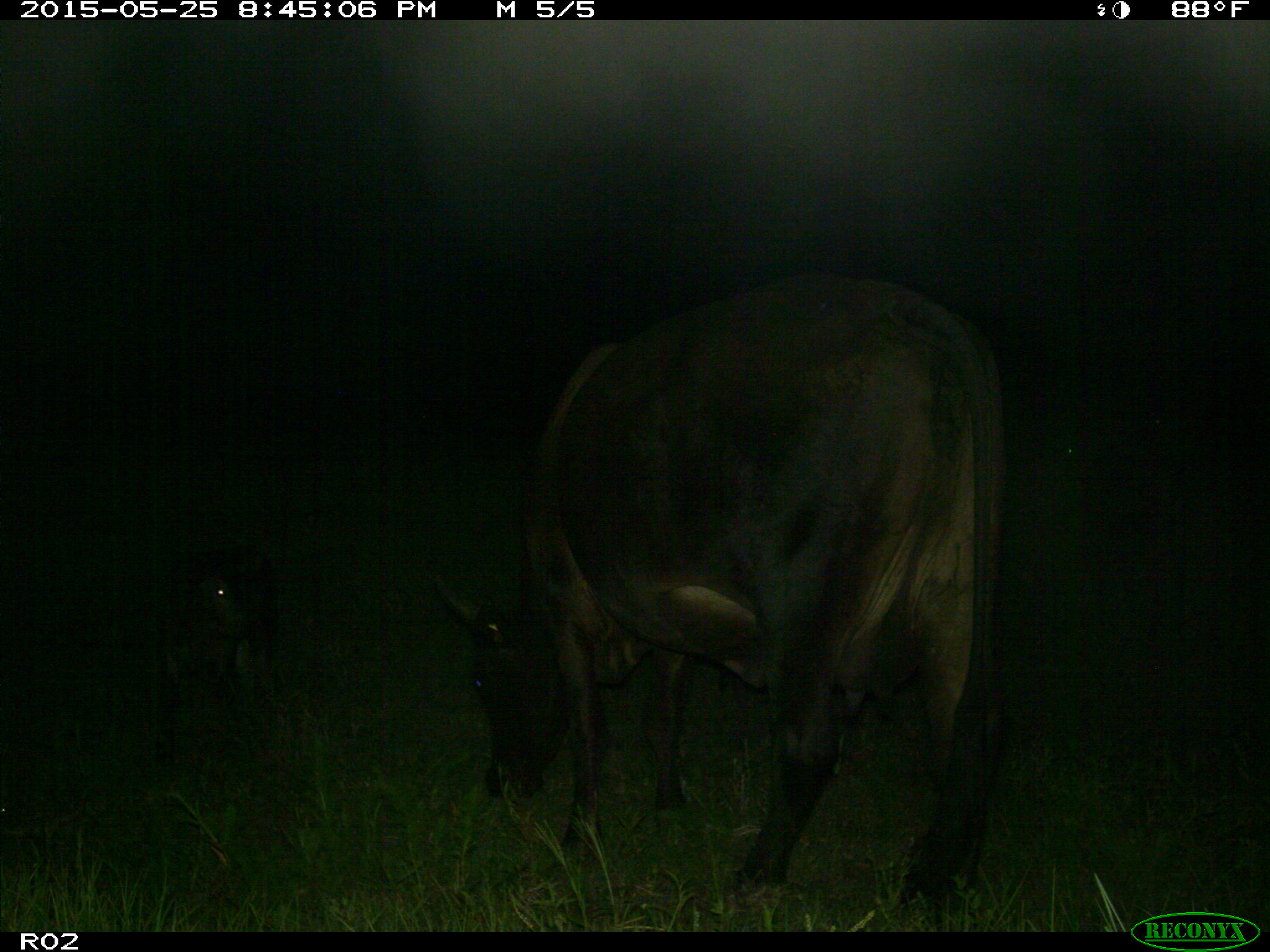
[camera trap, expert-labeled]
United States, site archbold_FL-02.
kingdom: Animalia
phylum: Chordata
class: Mammalia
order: Artiodactyla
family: Bovidae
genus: Bos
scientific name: Bos taurus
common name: domestic cow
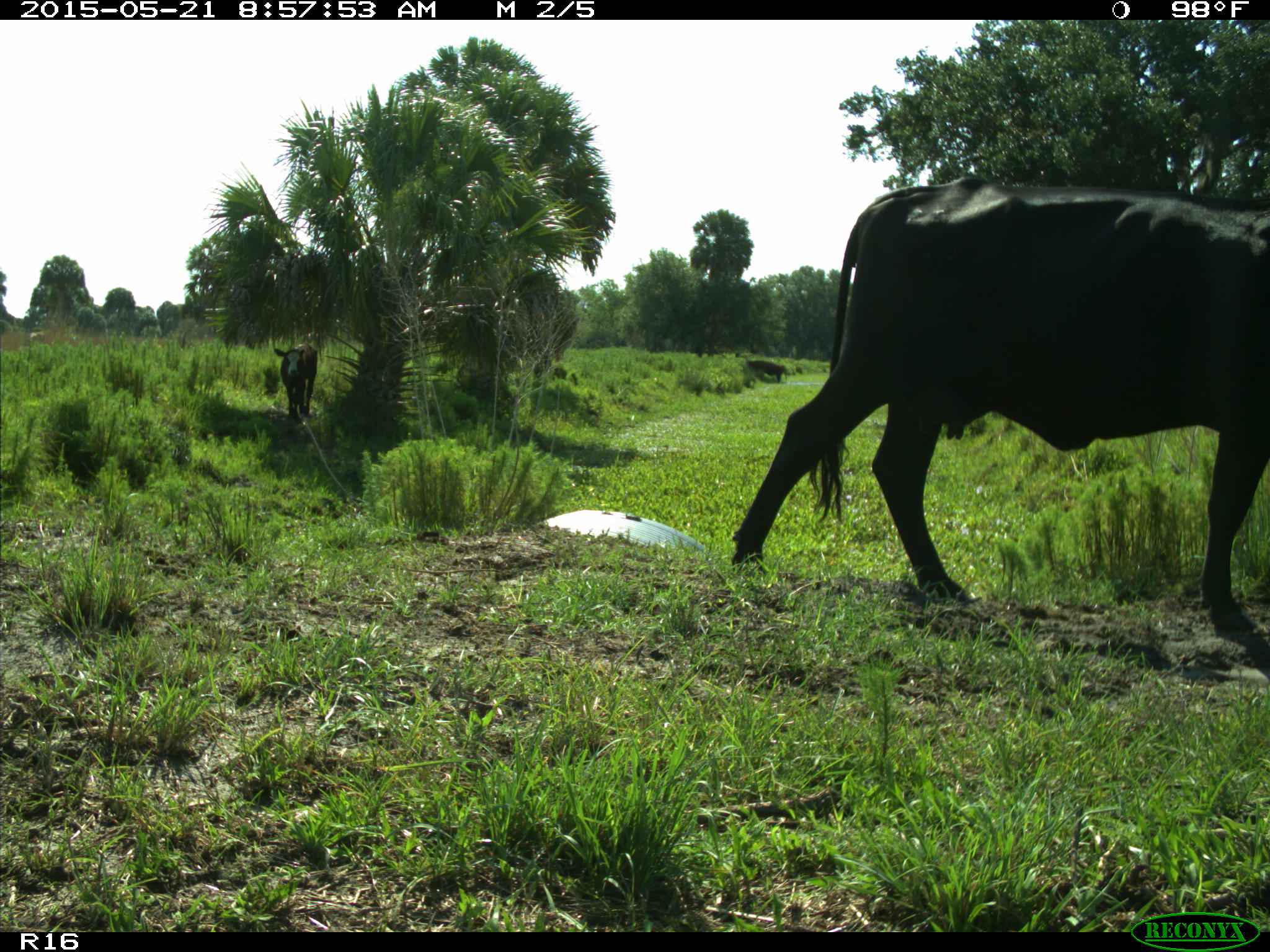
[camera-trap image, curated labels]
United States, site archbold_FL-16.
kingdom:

# [Activity]
When copying the records above, please match them exactly but leave out all pictures.

# [Problem solution]
[camera trap, expert-labeled]
United States, site archbold_FL-02.
kingdom: Animalia
phylum: Chordata
class: Mammalia
order: Artiodactyla
family: Bovidae
genus: Bos
scientific name: Bos taurus
common name: domestic cow
[camera-trap image, curated labels]
United States, site archbold_FL-16.
kingdom:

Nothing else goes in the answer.